Identification of conserved regulatory elements by comparative genome analysis

Abstract

Background: For genes that have been successfully delineated within the human genome sequence, most regulatory sequences remain to be elucidated. The annotation and interpretation process requires additional data resources and significant improvements in computational methods for the detection of regulatory regions. One approach of growing popularity is based on the preferential conservation of functional sequences over the course of evolution by selective pressure, termed 'phylogenetic footprinting'. Mutations are more likely to be disruptive if they appear in functional sites, resulting in a measurable difference in evolution rates between functional and non-functional genomic segments.
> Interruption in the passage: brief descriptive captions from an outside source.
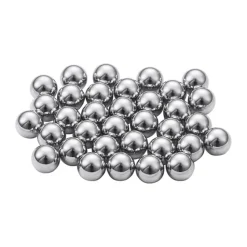 5/32" laakerikuulat 34 kpl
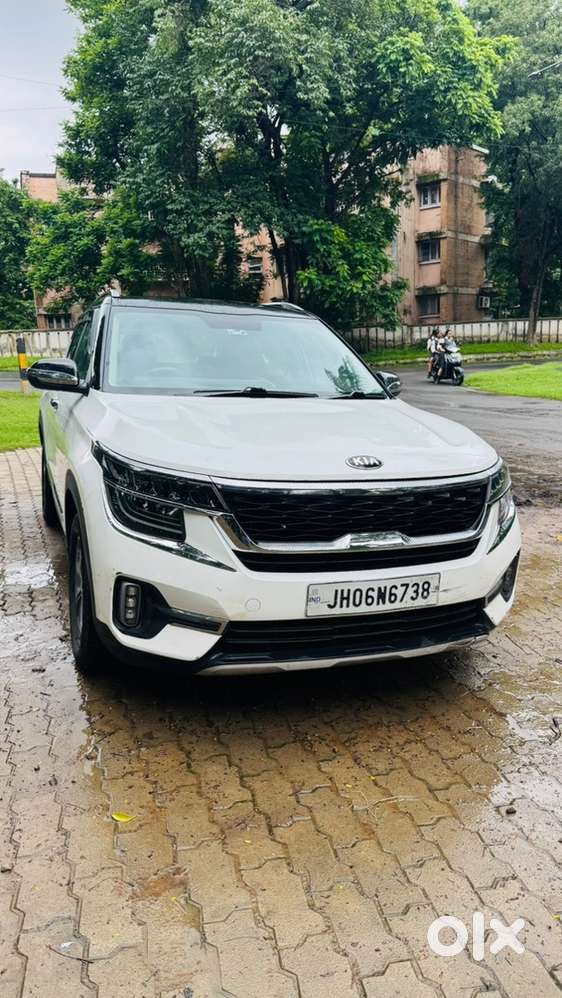 Kia Seltos 2019 Good Condition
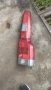 Стоп КТ за Волво V70 c забележка, снимка 1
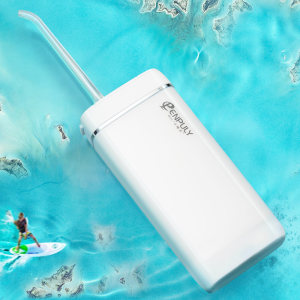 小米生态链 英普利 便携电动冲牙器 喷嘴可收纳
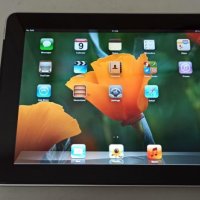 Таблет Apple 64GB iPad, снимка 2 - Таблети - 30724185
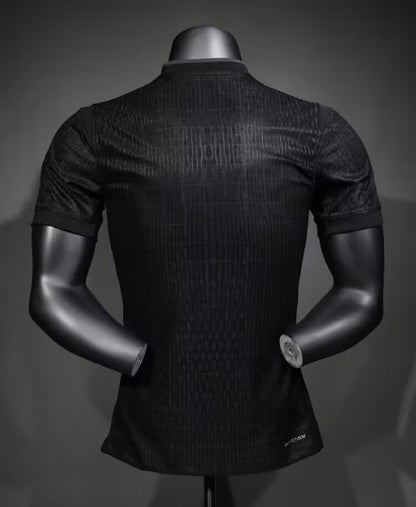 TOTTENHAM SECONDA MAGLIA AWAY TRASFERTA BLACK NERO 25 / 26
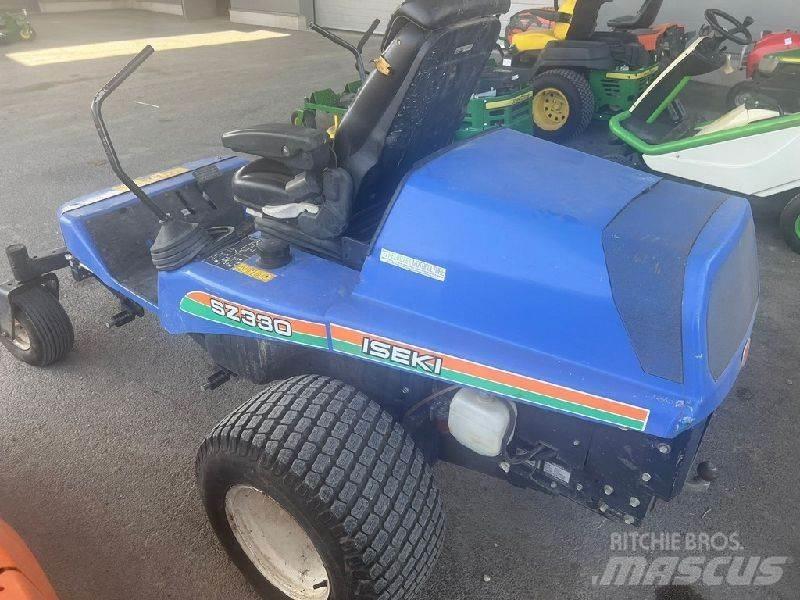 Iseki SZ330 Manutenzione verde e strade – Altro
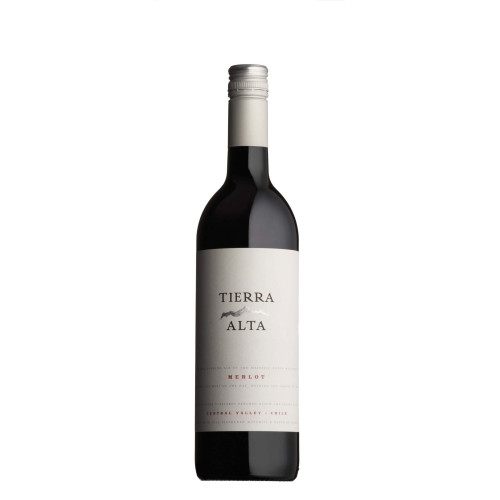 Blas ar Fwyd: Tierra Alta Merlot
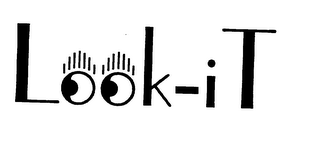 LOOK-IT logo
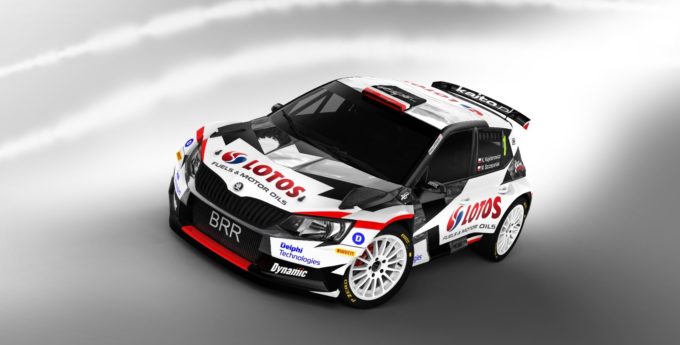 Kajetan Kajetanowicz zmienia samochód! Przesiadka do Skody Fabii R5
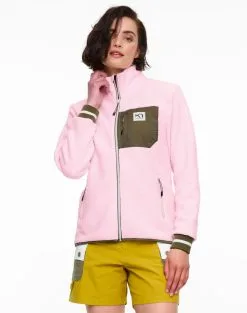 Kari Traa Røthe Fleece Trøje / Jakke -Tilbud Try Ski Butik 622569 Rothe Midlayer Fleece Jacket SAINT MODEL 1 Karitraa e9f3226d 8e6d 4785 84c8 72fc48eebe2e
Results: We have devised a flexible suite of methods for the identification and visualization of conserved transcription-factor-binding sites. The system reports those putative transcription-factor-binding sites that are both situated in conserved regions and located as pairs of sites in equivalent positions in alignments between two orthologous sequences. An underlying collection of metazoan transcription-factor-binding profiles was assembled to facilitate the study. This approach results in a significant improvement in the detection of transcription-factor-binding sites because of an increased signal-to-noise ratio, as demonstrated with two sets of promoter sequences. The method is implemented as a graphical web application, ConSite, which is at the disposal of the scientific community at http://www.phylofoot.org/.

Conclusions: Phylogenetic footprinting dramatically improves the predictive selectivity of bioinformatic approaches to the analysis of promoter sequences. ConSite delivers unparalleled performance using a novel database of high-quality binding models for metazoan transcription factors. With a dynamic interface, this bioinformatics tool provides broad access to promoter analysis with phylogenetic footprinting.

Figure 1

Cross-species comparisons of the β-globin gene promoter. (a) Analysis of the human promoter without phylogenetic filtering generates numerous predictions, most of which are biologically irrelevant. (b) Comparison with the chicken promoter fails to detect conserved sites (screened with the artificially low conservation cutoff of 25%). (c) Comparison with the mouse promoter sequence identifies conserved sites, including a documented GATA-binding site [49] (boxed). (d) Comparison with the cow promoter identifies more conserved sites. (e) Comparison to the Macaque monkey (Macaca cynomolgus) promoter results in a plot similar to the single sequence analysis. Unless indicated, all plots were generated using all available matrices from vertebrates, with 70% conservation cutoff, 50 base-pair window size and 85% transcription factor score threshold settings. The y axis in all graphs specifies the percentage of identical nucleotides within a sliding window of fixed length (using the default of 50 base-pairs). The x axis refers to the nucleotide position in the human sequence at which the window initiates.

Figure 2

The impact of phylogenetic footprinting analysis. Both (a-c) a high-quality set (14 genes and 40 verified sites), and (d-f) a larger collection of promoters (57 genes and 110 sites, from the TRANSFAC database [20,21]) were analyzed. (a,d) Comparison of the selectivity (defined as the average number of predictions per 100 bp, using all models) between orthologous and single-sequence analysis modes. (b,e) Comparison of the sensitivity (the portion of 40 or 110 verified sites, respectively, that are detected with the given setting) between orthologous and single-sequence analysis modes. (c,f) Ratios of the number of sites detected in single-sequence mode to the number detected in orthologous-sequence mode; the pair: single-sequence ratios are displayed for both sensitivity (detected verified sites) and selectivity (all predicted sites).

Figure 3

The ConSite result report and visualization tools for the analysis of two orthologous genomic sequences. (a) Graphical view, with conservation profile plots for the two orthologous sequences, as well as the control panel for altering the visualization parameters. (b) Pop-up window containing information about individual TFBSs. (c) Detailed alignment view, providing sequence-level details on putative TFBSs conserved between two orthologous sequences.